• **TASK ITEM**: Output the data exactly, with every line intact.

• **DATA EXCERPTS**:
########

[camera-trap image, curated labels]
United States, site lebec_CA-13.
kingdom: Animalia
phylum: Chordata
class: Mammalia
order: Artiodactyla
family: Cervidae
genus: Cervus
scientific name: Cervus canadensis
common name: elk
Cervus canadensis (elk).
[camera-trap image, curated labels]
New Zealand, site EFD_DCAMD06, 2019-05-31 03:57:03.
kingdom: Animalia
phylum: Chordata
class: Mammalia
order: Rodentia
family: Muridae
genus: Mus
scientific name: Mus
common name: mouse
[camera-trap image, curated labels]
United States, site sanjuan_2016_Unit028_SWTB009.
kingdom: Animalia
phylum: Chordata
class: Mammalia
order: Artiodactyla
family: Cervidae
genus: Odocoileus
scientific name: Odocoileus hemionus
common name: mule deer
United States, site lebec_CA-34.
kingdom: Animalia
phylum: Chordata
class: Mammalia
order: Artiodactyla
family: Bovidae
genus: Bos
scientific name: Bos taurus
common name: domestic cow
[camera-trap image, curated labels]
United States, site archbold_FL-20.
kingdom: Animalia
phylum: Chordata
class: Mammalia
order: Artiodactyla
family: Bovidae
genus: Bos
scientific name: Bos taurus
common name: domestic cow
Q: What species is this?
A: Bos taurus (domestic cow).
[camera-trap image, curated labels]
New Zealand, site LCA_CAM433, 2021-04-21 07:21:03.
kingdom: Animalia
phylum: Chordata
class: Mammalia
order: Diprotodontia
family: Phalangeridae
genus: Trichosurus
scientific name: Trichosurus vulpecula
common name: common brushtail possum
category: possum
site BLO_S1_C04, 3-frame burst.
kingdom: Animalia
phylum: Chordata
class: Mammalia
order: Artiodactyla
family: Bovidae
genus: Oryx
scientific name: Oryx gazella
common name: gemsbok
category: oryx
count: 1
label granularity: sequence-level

########

• **TASK RESPONSE**:
[camera-trap image, curated labels]
United States, site lebec_CA-13.
kingdom: Animalia
phylum: Chordata
class: Mammalia
order: Artiodactyla
family: Cervidae
genus: Cervus
scientific name: Cervus canadensis
common name: elk
Cervus canadensis (elk).
[camera-trap image, curated labels]
New Zealand, site EFD_DCAMD06, 2019-05-31 03:57:03.
kingdom: Animalia
phylum: Chordata
class: Mammalia
order: Rodentia
family: Muridae
genus: Mus
scientific name: Mus
common name: mouse
[camera-trap image, curated labels]
United States, site sanjuan_2016_Unit028_SWTB009.
kingdom: Animalia
phylum: Chordata
class: Mammalia
order: Artiodactyla
family: Cervidae
genus: Odocoileus
scientific name: Odocoileus hemionus
common name: mule deer
United States, site lebec_CA-34.
kingdom: Animalia
phylum: Chordata
class: Mammalia
order: Artiodactyla
family: Bovidae
genus: Bos
scientific name: Bos taurus
common name: domestic cow
[camera-trap image, curated labels]
United States, site archbold_FL-20.
kingdom: Animalia
phylum: Chordata
class: Mammalia
order: Artiodactyla
family: Bovidae
genus: Bos
scientific name: Bos taurus
common name: domestic cow
Q: What species is this?
A: Bos taurus (domestic cow).
[camera-trap image, curated labels]
New Zealand, site LCA_CAM433, 2021-04-21 07:21:03.
kingdom: Animalia
phylum: Chordata
class: Mammalia
order: Diprotodontia
family: Phalangeridae
genus: Trichosurus
scientific name: Trichosurus vulpecula
common name: common brushtail possum
category: possum
site BLO_S1_C04, 3-frame burst.
kingdom: Animalia
phylum: Chordata
class: Mammalia
order: Artiodactyla
family: Bovidae
genus: Oryx
scientific name: Oryx gazella
common name: gemsbok
category: oryx
count: 1
label granularity: sequence-level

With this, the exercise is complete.